* Work instructions: All of the records below are to be output exactly; no image belongs in the result.
------ Data for processing ------
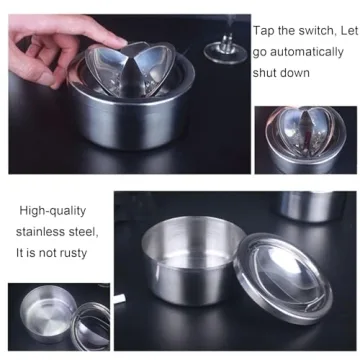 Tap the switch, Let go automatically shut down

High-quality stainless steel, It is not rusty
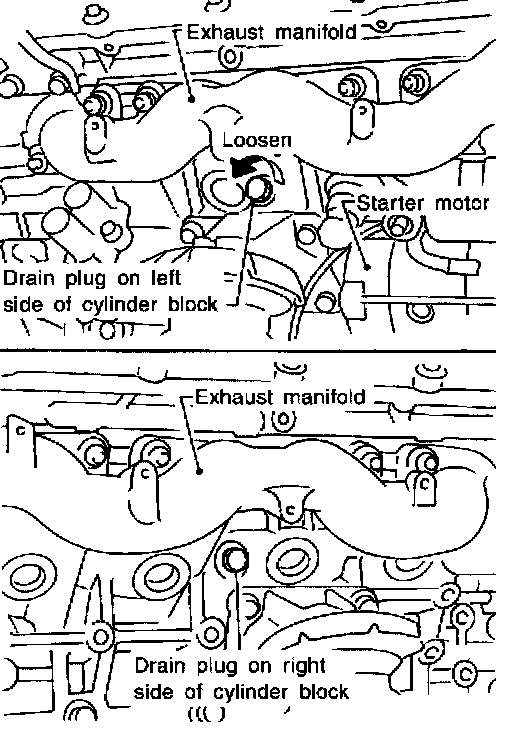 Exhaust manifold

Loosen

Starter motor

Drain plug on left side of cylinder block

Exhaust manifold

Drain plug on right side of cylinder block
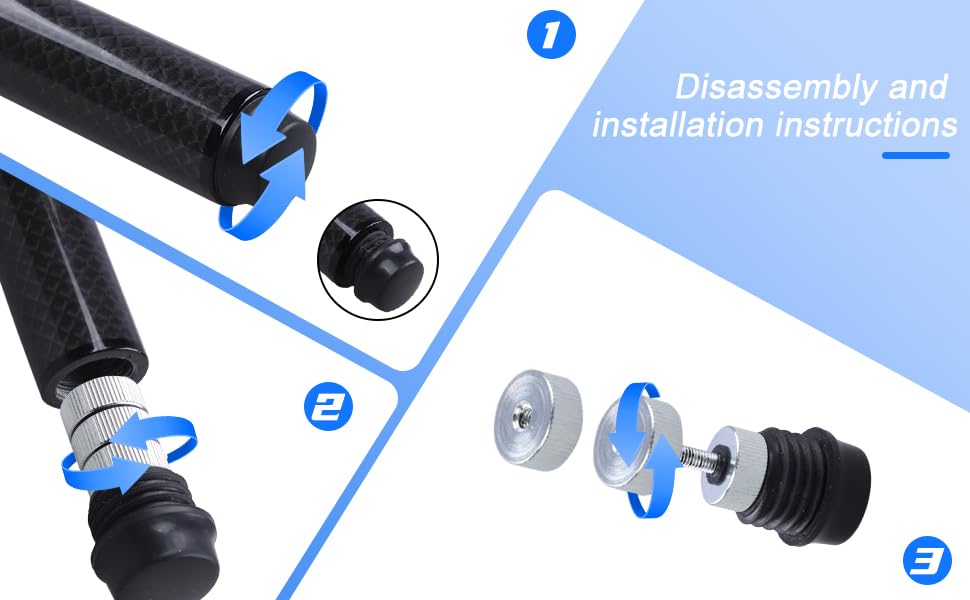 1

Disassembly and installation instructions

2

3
------
* Task result:
 Tap the switch, Let go automatically shut down

High-quality stainless steel, It is not rusty
 Exhaust manifold

Loosen

Starter motor

Drain plug on left side of cylinder block

Exhaust manifold

Drain plug on right side of cylinder block
 1

Disassembly and installation instructions

2

3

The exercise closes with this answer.